Kehidupan di Indonesia bergeser ke arah multikultural. Kehidupan multikultural berkembang di masyarakat dengan beragam latar dan keinginan yang berbeda-beda. Nilai-nilai budaya kini syarat dengan masalah minoritas, rasial dan etnik, serta agama. Carut marut ekonomi dan sosial, pendidikan dan konflik rasial dan etnik serta agama makin nyata. Masalah aliran sesat, penolakan terhadap perubahan, korupsi, dan terorisme menjadi serba dilematis. Sebagian orang rigid, eksklusif dan ekstrim. Sebagian lainnya, nampak menjadi sangat liberal, individualistik dan membawa perubahan cepat tak terkendali. Mereka membentuk kelompok-kelompok militan, membangun jaringan untuk tetap eksis. Kesemuanya membawa pada situasi serba problematik.
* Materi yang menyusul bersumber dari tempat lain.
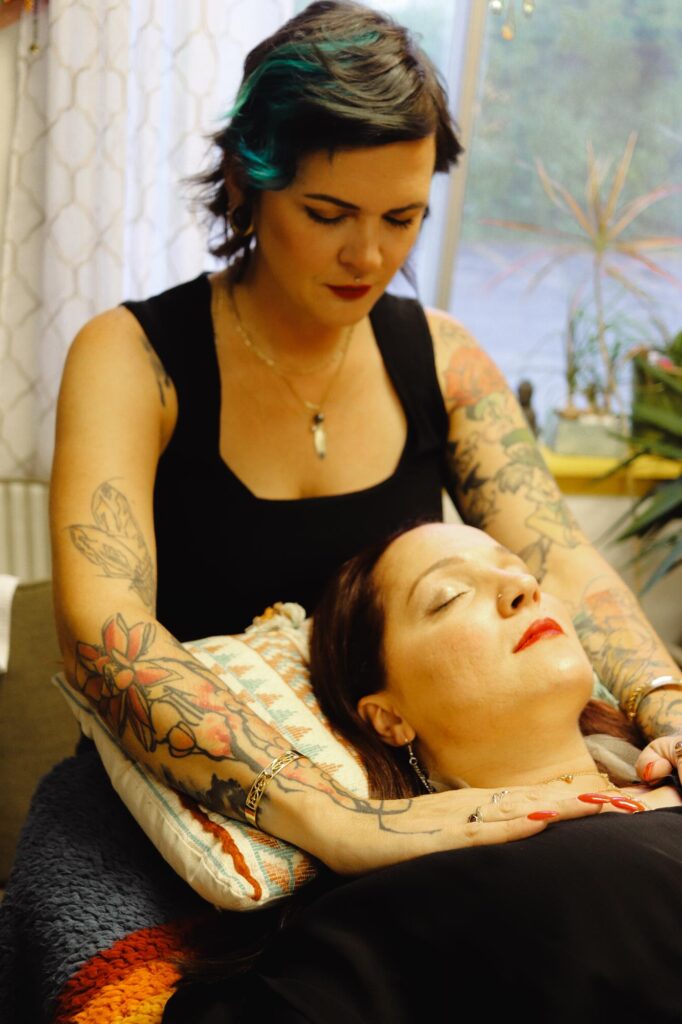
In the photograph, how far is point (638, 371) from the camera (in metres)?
2.79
Meningkatnya isu multikulturalisme saat ini, menuntut orang untuk memiliki wawasan pendekatan post-modernisme tentang manusia. Isu-isu berseliweran, seperti, persamaan sosial (equality social), gender, kelompok minoritas dan marginal, dan pemberdayaan serta pembebasan perempuan, dan lebih khusus lagi meningkatnya kekuatan kelompok militan. Pertanyaannya adalah, Bagaimana menghadapi kultur populasi yang berbeda-beda di masyarakat kontemporer? Masyarakat kontemporer membutuhkan pencegahan stress, strategi menciptakan pertumbuhan, membangkitkan visi dan inspirasi individu memperoleh rasa kompeten, mencari jalan keluar dari kesulian-kesulitan kejiwaan, menemukan pemahaman, dan peka terhadap konteks masyarakat. Lalu, apa implikasi bagi masyarakat miskin, yang kebutuhannya tidak terpenuhi?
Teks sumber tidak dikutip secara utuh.